Eliezer and Fanya Liberson came to all my funerals. The old man always stood in the front row with one arm draped around his wife, his fingers grazing her breast, but he was still firmly opposed to my booming business. Like all his friends, he was carefully calculating the days he had left and his prospects of living them out.
Apart from sniffing the mushrooms, his entire farm was now in Daniel’s hands. Utopian formulations, polemical swordplay, and the trench warfare of ideology no longer interested him. Such phrases as ‘our inner world has ceased to be inviolable’, ‘in times of drift and doubt’, and ‘the question of economic self-sufficiency must be examined in historical perspective as well as in light of this generation’s inward experience’ now rolled off his pencil and out of his mouth with a painful, frustrating ease. Fanya alone, with her merry laugh, white hair, and keen eyes, was not to be taken for granted. She was still his holy grail of love, an airy butterfly of the vineyards whose polka dot dresses and bright head were the last lights his ailing eyes could make out.

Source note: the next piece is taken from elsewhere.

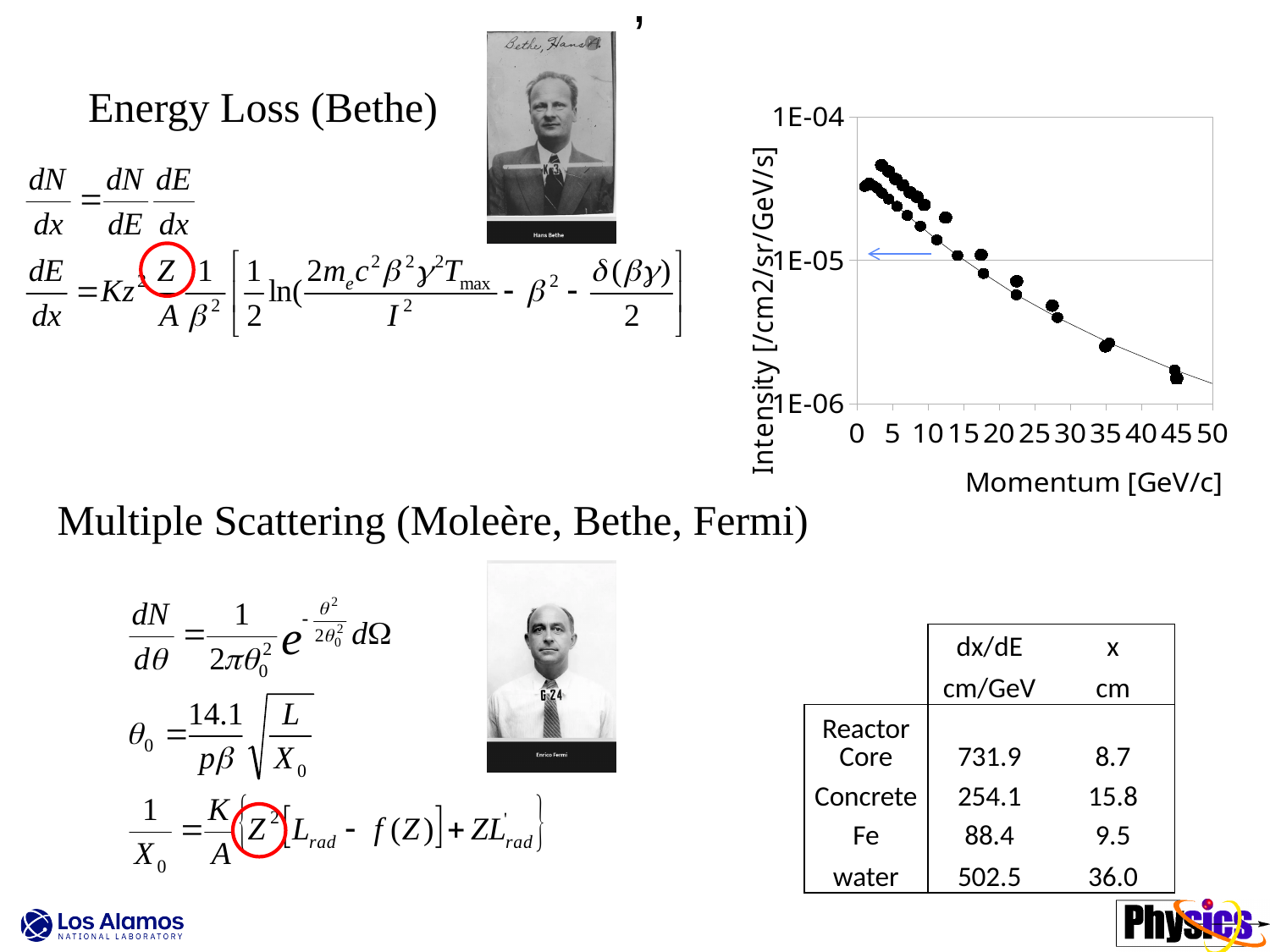
Is the intensity at a momentum of about 35 GeV/c greater or less than 1E-05? less Does the intensity rise or fall as momentum increases along the x axis? fall What is the label of the x axis of the chart? Momentum [GeV/c] What is the label of the y axis of the chart? Intensity [/cm2/sr/GeV/s] Is the intensity at a momentum of about 5 GeV/c greater or less than 1E-05? greater What kind of chart is shown on the slide? scatter chart Which has the higher intensity: the points near 5 GeV/c or the points near 45 GeV/c? the points near 5 GeV/c Is the intensity at a momentum of about 45 GeV/c greater or less than 1E-05? less What is the highest momentum value shown on the x axis? 50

Every year Eliezer celebrated their first bucolic meeting with a picnic in the lap of nature. In the old days Tsirkin had joined them with his mandolin, but now that he was confined to a wheelbarrow, this custom had ceased.
For the fiftieth anniversary of their falling in love, Liberson prepared a basket of bread, a wheel of farmer cheese that still showed the marks of the cheesecloth, some pickled herring in sour cream and green apples, and a few late-ripening cucumbers, in one of which was a note. He had implanted the little tin tube in the pistil of the flower several weeks ahead of time, as it was beginning to swell among the wilted petals, and the cucumber’s green flesh had formed around it. Fanya packed dishes and silverware, Liberson filled a thermos with clear pomegranate juice, and the two started out for the fields.